Residents of this hilltop border town, which overlooks a broad expanse of southern Lebanon from the northernmost point of Israel, reported no unusual military movements. There was no sign of the two armored divisions and 40,000 troops that have been reported by spokesmen for the Lebanese government and the Palestine Liberation Organization.
The border road that runs south from Metullah and then west toward the Mediterranean seaside also revealed no sign of unusual military activity. Neither did the highway north from Tiberias--usually favored by the Israeli Army for transporting tanks and armored personnel carriers to the north.
However, reporters were not permitted to go across the border into the enclave controlled by Lebanese Christian militias led by Maj. Saad Haddad. It was likely that if there has been a buildup of Israeli forces it would be in the vicinity of Marjayoun, the northernmost town in the enclave.
There is a six-mile-wide gap there between the Nigerian and the Norwegian battalions of the U.N. peace-keeping force through which Israeli land forces have moved during previous incursions against PLO strongholds. The gap is not within sight of Metullah, but no troop movement could be seen on its approachs.
There was an almost festive atmosphere along the border as hundreds of picnickers crowded the nature preserves along the frontier, and hundreds more visited the "good fence" crossing point used by Lebanese civilians who commute to jobs in Israel.
Six tourist booths were doing a brisk business in selling "free Lebanon" T-shirts as visitors crowded onto an observation platform overlooking the crossing point.

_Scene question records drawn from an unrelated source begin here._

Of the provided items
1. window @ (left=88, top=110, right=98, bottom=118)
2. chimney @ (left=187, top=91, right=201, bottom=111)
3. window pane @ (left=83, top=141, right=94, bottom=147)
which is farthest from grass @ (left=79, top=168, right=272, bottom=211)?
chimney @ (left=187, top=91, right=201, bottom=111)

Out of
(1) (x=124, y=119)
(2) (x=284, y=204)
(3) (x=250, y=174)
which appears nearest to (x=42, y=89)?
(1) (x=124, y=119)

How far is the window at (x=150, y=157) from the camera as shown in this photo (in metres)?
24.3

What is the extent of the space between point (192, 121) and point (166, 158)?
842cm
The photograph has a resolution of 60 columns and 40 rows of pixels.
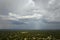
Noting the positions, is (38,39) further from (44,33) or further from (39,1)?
(39,1)

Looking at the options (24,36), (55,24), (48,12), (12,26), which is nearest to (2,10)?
(12,26)

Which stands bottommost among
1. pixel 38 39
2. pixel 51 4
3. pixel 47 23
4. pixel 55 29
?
pixel 38 39

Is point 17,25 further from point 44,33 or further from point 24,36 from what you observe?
point 44,33

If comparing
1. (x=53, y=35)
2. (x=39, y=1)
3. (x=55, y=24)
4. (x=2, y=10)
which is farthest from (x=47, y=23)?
(x=2, y=10)

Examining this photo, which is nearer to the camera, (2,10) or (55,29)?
(55,29)

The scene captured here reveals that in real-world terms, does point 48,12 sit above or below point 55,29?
above

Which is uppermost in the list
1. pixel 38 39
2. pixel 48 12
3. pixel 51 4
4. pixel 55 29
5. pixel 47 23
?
pixel 51 4
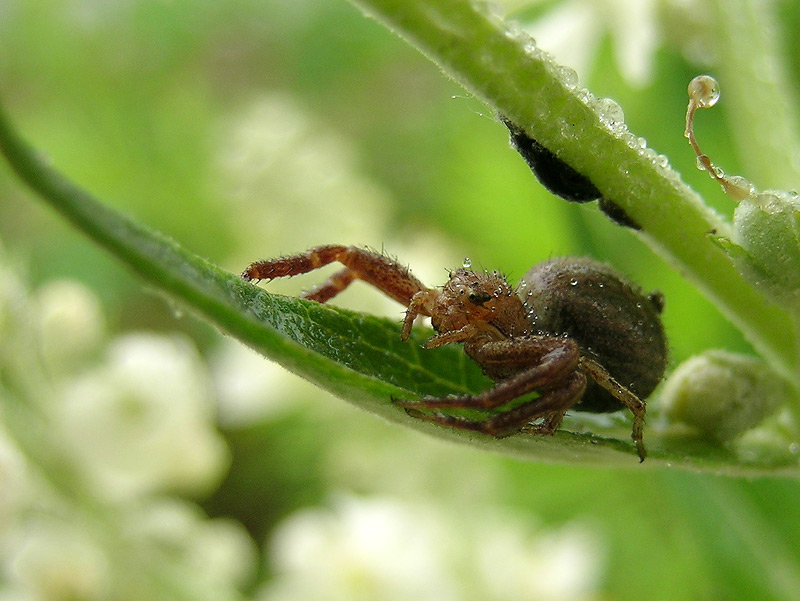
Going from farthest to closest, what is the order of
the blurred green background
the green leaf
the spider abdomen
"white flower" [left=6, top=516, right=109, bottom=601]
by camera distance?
the blurred green background
"white flower" [left=6, top=516, right=109, bottom=601]
the spider abdomen
the green leaf

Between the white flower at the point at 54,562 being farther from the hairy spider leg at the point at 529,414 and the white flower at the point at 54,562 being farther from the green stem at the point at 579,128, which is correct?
the green stem at the point at 579,128

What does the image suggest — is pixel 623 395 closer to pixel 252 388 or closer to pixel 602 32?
pixel 602 32

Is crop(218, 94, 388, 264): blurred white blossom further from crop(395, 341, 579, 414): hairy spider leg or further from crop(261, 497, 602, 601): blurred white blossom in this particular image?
crop(395, 341, 579, 414): hairy spider leg

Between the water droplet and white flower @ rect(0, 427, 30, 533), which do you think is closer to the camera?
the water droplet

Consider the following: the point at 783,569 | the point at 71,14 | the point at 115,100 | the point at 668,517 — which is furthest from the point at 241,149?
the point at 783,569

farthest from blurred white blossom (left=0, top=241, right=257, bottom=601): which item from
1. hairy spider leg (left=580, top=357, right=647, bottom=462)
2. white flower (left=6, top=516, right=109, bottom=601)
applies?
hairy spider leg (left=580, top=357, right=647, bottom=462)

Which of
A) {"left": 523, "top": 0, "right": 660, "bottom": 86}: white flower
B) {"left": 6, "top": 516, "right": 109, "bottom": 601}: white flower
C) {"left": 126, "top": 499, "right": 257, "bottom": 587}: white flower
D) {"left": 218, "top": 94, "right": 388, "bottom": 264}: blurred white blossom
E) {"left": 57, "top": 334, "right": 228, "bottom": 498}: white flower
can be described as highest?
{"left": 523, "top": 0, "right": 660, "bottom": 86}: white flower
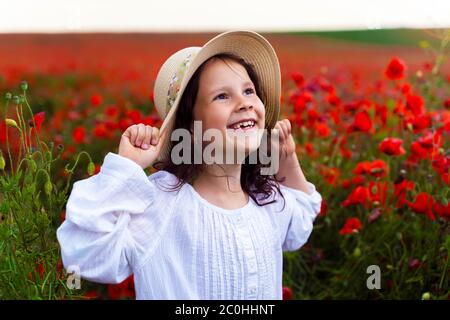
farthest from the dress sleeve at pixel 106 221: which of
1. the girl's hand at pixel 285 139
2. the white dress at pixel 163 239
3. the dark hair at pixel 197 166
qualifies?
the girl's hand at pixel 285 139

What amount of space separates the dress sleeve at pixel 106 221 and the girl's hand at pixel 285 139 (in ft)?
1.18

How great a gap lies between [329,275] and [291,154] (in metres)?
0.79

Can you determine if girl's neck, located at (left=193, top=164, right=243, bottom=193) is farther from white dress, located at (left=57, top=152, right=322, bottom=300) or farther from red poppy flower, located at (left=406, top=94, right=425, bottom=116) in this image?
red poppy flower, located at (left=406, top=94, right=425, bottom=116)

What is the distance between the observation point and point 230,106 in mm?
1350

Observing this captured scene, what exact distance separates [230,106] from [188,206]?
0.21 meters

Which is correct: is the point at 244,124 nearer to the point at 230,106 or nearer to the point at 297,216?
the point at 230,106

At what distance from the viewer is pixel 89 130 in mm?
3494

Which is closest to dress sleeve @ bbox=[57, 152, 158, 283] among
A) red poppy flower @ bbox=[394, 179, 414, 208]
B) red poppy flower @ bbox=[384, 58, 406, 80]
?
red poppy flower @ bbox=[394, 179, 414, 208]

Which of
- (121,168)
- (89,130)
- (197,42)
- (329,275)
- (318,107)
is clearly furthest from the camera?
(197,42)

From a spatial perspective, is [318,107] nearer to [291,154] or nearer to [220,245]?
[291,154]

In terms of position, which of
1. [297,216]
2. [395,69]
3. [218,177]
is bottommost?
[297,216]

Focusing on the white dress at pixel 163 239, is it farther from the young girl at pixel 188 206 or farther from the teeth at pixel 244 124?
the teeth at pixel 244 124

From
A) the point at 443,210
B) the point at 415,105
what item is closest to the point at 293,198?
the point at 443,210
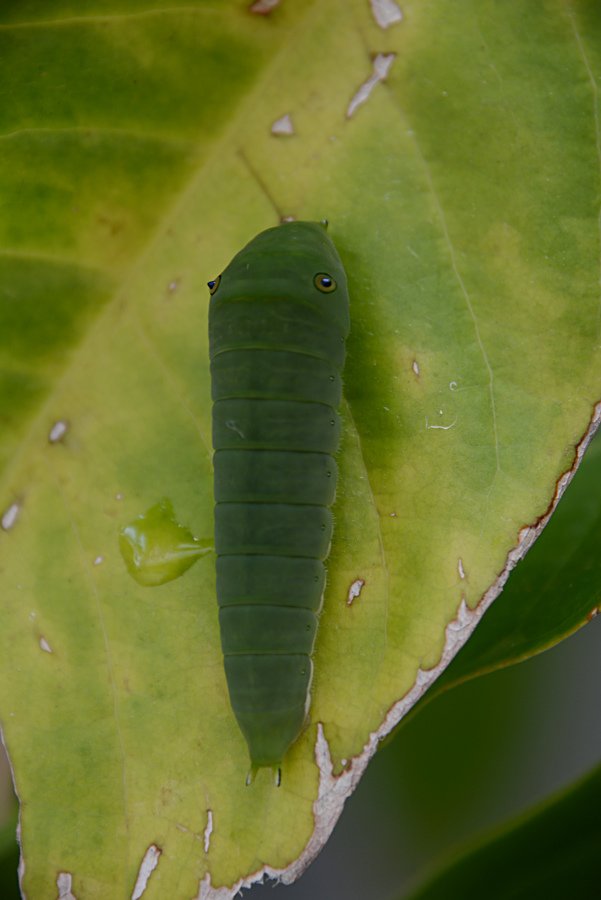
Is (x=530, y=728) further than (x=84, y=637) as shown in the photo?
→ Yes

Beyond, Lebanese farmers tilled the fields and local traffic moved unhurriedly, seemingly unmindful of a possible outbreak of hostilities.
Israeli Foreign Minister Yitzhak Shamir, in an interview published in the West German newspaper Die Welt, was quoted as saying that Israel will strike against the PLO in retaliation for the murder in Paris last week of Yacov Barsimantov, a second secretary in the Israeli Embassy.
Prime Minister Menachem Begin's spokesman, Uri Porat, while refusing to comment directly on whether an invasion was likely, said that Palestinian guerrillas "have good reason for their panic and hysteria" over the threat of an Israeli raid into Lebanon, The Associated Press reported from Tel Aviv.